• Quoted passage
==*==
Remote Mouse ive used for awhile..works well. I have iPhone and my girl has an HTC Vivid. both work. just have to be on wifi

http://www.remotemouse.net/


----------



## SpyderMS

Root will not kill your update potential. Nexus devices are essentially built to be rooted. As long as you keep the stock software installed, you're good to go. This actually holds true for 'all' Android phones. As long as you run the software that came with the device (any version of it) then you will still receive software updates from your carrier (or in the case of the GSM Nexus line, Google).

Also, the 'fastest updates' only applies to the GSM and WiFi-Only devices. CDMA devices like the Sprint and Verizon Galaxy Nexus, will not receive updates directly from Google, and in these cases, you're better off rooting in order to get updates through 3rd party ROMs like Cyanogenmod
Quote:


> Originally Posted by *twisted5446*
> 
> Remote Mouse ive used for awhile..works well. I have iPhone and my girl has an HTC Vivid. both work. just have to be on wifi
> http://www.remotemouse.net/


He's looking for the other way around, control/access of your Android device through your PC


----------



## cavallino

Quote:


> Originally Posted by *SpyderMS*
> 
> Root will not kill your update potential. Nexus devices are essentially built to be rooted. As long as you keep the stock software installed, you're good to go.


Oh really? Because my other android devices (Transformer Tf101 and Galaxy S2 Skyrocket) they had to be unrooted to be updated and sometimes things got messed up.


----------



## Jim888

Airdroid is what your looking for

http://www.airdroid.com/

doesn't require root but can benefit from it.

been using it for over a year now and have loved it since the first time

Edit:
Quote:


> Originally Posted by *cavallino*
> 
> Oh really? Because my other android devices (Transformer Tf101 and Galaxy S2 Skyrocket) they had to be unrooted to be updated and sometimes things got messed up.


it will not allow you to do OTA (over the air) updates...usually but there is usually a stock update file you can flash if your rooted


----------



## cavallino

Quote:


> Originally Posted by *Jim888*
> 
> Airdroid is what your looking for
> http://www.airdroid.com/
> 
> doesn't require root but can benefit from it.
> been using it for over a year now and have loved it since the first time


THATS IT!


----------



## Jim888

Quote:


> Originally Posted by *cavallino*
> 
> THATS IT!


glad to help, you'll love it


----------



## SpyderMS

Quote:


> Originally Posted by *cavallino*
> 
> Oh really? Because my other android devices (Transformer Tf101 and Galaxy S2 Skyrocket) they had to be unrooted to be updated and sometimes things got messed up.


It's possible that the root method you used disabled OTA updates. This is intentional so you don't lose root when an OTA update is available for your phone. Your provider can't tell you have root, so there's no reason why you wouldn't receive it other than if the feature was disabled, or you were running a custom Recovery image. If things got messed up, it might be because you were actually using software other than the stock software that came with the phone, and manually flashing an update over that without wiping could cause a number of issues. Did you root the devices yourself, or did a friend do it?

There are apps such as OTA RootKeeper that protect root across OTA updates as well.


----------



## mike2k

You can use this app, VMLite VNC Server, works well on non rooted android devices, you have to use a desktop program (free) to start the vnc server every time after booting though.

https://play.google.com/store/apps/details?id=com.vmlite.vncserver&hl=en

You can remotely view and control android phone or tablets from PC or another device, using a vnc client or html browser.


----------
==*==
Extracted data entries

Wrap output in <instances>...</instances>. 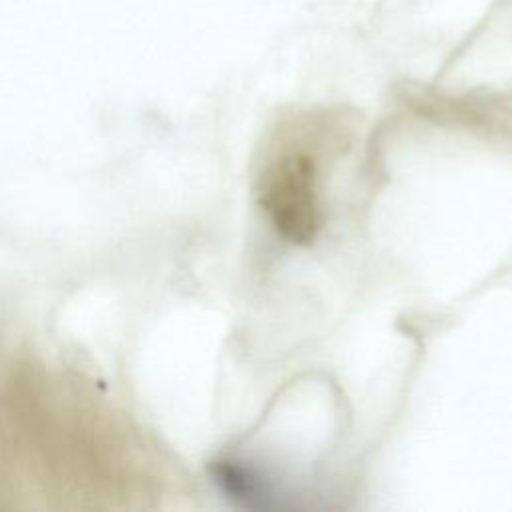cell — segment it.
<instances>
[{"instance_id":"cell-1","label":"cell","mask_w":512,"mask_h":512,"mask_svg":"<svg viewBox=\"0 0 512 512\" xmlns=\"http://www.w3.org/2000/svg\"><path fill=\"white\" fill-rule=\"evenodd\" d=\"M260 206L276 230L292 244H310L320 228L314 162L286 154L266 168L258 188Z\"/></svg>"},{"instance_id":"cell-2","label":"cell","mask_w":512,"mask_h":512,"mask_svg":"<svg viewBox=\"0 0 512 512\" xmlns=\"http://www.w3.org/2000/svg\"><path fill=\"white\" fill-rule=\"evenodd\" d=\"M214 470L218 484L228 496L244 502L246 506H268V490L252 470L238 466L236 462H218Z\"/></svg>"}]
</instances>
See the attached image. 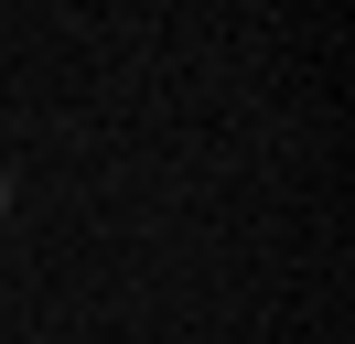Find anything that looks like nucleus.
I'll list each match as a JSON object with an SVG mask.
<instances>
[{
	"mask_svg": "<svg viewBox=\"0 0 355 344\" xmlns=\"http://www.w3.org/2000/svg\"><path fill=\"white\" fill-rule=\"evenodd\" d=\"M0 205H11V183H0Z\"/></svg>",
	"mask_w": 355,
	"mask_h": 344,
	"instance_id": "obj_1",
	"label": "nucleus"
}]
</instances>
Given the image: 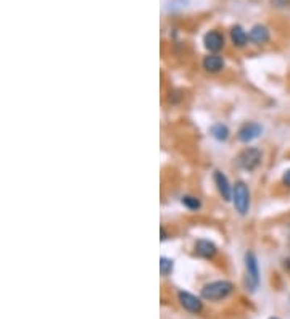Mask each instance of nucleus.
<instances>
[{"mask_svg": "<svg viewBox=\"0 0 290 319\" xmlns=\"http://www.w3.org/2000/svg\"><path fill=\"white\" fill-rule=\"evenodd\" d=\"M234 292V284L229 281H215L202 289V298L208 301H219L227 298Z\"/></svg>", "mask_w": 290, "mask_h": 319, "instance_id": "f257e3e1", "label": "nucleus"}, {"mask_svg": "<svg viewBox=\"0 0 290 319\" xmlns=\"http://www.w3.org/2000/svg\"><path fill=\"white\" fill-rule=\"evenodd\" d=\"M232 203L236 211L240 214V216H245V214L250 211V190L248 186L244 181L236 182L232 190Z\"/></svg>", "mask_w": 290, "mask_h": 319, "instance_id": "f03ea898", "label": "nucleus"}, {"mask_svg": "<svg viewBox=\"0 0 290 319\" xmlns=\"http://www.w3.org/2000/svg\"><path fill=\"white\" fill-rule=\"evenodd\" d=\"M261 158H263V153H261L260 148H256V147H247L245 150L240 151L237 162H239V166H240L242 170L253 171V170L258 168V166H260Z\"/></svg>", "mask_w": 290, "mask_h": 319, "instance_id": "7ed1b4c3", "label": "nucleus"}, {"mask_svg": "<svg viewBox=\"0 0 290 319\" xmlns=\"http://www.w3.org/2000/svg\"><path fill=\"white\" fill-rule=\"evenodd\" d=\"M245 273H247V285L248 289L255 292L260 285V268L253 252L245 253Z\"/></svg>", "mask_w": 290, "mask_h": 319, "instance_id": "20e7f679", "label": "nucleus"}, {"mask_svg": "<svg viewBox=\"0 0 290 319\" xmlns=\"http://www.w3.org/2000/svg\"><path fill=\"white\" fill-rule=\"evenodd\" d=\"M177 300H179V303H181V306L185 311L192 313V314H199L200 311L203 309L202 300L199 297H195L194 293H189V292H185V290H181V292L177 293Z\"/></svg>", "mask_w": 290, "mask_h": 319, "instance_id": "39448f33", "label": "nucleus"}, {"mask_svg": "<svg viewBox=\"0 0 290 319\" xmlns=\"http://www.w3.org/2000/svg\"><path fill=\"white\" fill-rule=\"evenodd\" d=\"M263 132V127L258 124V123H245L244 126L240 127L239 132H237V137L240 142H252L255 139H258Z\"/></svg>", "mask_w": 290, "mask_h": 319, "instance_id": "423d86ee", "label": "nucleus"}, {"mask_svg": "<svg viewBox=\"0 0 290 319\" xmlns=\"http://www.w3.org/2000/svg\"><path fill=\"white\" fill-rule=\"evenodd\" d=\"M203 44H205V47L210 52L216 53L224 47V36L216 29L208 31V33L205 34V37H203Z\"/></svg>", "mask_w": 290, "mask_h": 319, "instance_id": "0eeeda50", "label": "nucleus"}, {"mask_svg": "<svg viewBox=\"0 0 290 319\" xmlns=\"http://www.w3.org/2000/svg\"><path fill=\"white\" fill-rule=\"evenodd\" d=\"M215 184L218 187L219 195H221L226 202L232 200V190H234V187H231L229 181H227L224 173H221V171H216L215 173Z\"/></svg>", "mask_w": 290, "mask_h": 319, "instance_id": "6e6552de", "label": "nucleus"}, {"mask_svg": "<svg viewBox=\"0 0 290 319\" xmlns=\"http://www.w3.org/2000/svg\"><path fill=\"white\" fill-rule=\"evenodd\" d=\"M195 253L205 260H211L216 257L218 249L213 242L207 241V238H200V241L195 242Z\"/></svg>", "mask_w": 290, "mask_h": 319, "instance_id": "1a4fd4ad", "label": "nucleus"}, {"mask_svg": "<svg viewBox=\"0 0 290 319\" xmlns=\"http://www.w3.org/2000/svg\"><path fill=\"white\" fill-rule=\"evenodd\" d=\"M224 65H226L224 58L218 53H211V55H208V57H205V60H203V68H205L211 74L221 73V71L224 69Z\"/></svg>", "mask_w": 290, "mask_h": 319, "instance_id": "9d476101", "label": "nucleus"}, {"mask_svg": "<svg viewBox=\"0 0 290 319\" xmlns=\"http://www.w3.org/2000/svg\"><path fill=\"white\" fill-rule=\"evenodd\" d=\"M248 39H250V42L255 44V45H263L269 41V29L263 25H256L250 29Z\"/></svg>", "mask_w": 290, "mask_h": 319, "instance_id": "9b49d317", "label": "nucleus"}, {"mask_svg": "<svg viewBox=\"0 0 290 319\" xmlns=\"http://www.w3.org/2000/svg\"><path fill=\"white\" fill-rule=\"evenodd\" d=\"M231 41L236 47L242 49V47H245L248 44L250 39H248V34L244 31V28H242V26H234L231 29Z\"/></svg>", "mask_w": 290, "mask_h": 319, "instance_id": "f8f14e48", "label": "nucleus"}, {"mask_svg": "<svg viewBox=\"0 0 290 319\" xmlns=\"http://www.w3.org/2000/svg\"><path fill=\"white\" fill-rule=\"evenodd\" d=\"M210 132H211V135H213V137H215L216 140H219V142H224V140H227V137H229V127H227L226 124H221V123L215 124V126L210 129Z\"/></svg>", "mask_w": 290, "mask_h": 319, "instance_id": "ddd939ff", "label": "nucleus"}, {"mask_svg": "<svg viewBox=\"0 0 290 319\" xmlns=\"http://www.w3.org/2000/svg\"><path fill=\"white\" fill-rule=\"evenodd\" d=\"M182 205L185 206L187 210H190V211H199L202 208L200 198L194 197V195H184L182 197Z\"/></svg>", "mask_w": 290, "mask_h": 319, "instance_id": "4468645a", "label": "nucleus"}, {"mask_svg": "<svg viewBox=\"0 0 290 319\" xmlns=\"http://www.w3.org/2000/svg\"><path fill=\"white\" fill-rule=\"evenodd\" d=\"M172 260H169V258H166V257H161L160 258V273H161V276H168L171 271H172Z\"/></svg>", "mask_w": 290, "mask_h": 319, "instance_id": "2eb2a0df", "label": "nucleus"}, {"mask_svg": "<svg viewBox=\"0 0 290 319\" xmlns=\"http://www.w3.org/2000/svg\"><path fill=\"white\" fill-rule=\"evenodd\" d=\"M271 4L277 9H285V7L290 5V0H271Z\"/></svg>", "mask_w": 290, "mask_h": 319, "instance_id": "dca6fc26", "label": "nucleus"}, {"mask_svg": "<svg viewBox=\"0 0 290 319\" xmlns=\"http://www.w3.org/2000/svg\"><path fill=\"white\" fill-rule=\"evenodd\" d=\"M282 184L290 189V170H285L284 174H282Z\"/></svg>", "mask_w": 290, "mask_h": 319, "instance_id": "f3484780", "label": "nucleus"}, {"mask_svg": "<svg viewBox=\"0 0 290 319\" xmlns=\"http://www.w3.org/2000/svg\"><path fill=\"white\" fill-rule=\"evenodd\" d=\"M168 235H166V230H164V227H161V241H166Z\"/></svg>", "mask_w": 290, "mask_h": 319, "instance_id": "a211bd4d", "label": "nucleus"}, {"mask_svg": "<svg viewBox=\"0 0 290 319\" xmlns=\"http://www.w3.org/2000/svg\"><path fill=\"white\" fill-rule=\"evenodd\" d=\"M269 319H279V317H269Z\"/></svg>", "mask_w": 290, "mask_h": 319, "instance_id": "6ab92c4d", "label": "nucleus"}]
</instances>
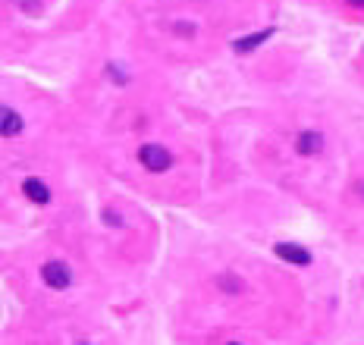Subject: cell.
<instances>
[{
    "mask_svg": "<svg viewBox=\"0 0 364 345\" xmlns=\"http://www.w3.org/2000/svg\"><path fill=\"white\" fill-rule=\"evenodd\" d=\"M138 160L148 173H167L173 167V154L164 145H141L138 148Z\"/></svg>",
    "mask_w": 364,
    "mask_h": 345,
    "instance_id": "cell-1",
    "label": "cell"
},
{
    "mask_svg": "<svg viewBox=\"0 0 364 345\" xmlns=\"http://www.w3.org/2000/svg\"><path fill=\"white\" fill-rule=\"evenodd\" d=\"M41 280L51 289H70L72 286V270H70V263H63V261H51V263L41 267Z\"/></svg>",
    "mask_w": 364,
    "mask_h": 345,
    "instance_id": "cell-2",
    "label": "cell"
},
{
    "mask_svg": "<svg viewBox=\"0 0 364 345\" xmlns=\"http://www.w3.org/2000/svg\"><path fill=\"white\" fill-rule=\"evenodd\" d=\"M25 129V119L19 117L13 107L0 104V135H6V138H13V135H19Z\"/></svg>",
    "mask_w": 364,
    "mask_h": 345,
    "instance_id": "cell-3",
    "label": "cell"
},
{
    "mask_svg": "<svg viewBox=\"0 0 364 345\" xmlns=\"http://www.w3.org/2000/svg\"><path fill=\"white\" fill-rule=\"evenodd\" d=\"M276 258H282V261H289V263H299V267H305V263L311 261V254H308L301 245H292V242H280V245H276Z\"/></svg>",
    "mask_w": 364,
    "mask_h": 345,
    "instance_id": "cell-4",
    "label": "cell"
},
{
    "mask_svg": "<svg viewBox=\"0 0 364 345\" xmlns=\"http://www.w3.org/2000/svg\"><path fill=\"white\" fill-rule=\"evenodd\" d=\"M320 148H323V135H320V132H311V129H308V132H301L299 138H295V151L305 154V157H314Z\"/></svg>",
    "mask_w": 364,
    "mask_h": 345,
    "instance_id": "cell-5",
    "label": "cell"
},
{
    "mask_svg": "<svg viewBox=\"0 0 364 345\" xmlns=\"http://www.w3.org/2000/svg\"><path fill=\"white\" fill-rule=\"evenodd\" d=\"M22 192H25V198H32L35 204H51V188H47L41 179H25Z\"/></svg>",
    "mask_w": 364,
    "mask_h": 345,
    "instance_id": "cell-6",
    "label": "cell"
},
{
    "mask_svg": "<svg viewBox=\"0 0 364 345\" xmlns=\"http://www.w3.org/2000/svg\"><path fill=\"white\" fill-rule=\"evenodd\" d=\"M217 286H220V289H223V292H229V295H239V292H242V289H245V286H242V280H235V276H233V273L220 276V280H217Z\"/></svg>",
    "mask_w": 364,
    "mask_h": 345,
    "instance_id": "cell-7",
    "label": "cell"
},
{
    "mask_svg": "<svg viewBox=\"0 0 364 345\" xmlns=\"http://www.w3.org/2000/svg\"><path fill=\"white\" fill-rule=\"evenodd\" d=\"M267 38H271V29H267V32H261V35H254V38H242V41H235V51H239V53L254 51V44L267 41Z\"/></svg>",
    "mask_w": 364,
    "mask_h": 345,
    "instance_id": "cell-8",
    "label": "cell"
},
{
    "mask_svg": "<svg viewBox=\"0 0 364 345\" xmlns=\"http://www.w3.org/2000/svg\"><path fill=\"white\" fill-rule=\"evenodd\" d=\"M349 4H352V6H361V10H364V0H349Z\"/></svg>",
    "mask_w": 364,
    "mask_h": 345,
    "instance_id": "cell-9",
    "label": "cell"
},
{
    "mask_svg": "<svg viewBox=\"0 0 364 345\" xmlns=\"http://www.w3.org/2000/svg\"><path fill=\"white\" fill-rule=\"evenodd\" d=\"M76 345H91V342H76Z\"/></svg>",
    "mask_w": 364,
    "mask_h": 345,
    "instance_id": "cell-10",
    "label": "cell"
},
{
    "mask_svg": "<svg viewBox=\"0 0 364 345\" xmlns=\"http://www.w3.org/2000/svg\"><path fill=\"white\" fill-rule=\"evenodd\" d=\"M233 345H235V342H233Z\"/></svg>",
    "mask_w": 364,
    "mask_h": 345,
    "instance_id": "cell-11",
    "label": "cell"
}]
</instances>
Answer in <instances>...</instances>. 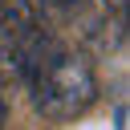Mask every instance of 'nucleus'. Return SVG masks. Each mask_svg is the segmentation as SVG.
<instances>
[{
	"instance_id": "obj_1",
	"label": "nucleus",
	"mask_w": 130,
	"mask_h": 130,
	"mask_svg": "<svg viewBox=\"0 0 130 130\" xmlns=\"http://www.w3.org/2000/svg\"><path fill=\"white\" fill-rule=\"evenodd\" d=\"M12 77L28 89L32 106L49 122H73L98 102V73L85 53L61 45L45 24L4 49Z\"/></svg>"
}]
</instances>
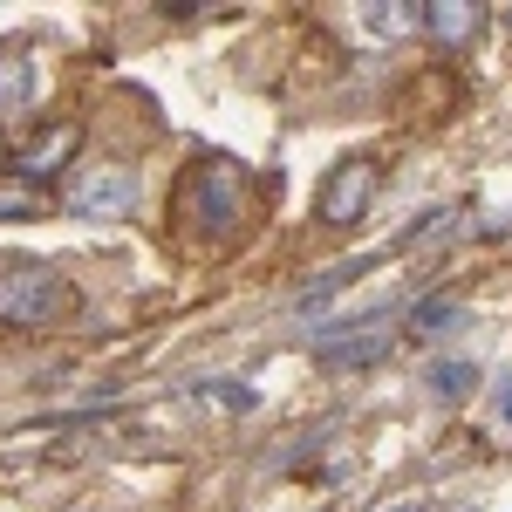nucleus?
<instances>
==*==
• Objective
Please rewrite the forum thread from "There are apps" to "after booting though.", putting "PC program" in place of "desktop program".

• Reply
There are apps such as OTA RootKeeper that protect root across OTA updates as well.


----------



## mike2k

You can use this app, VMLite VNC Server, works well on non rooted android devices, you have to use a PC program (free) to start the vnc server every time after booting though.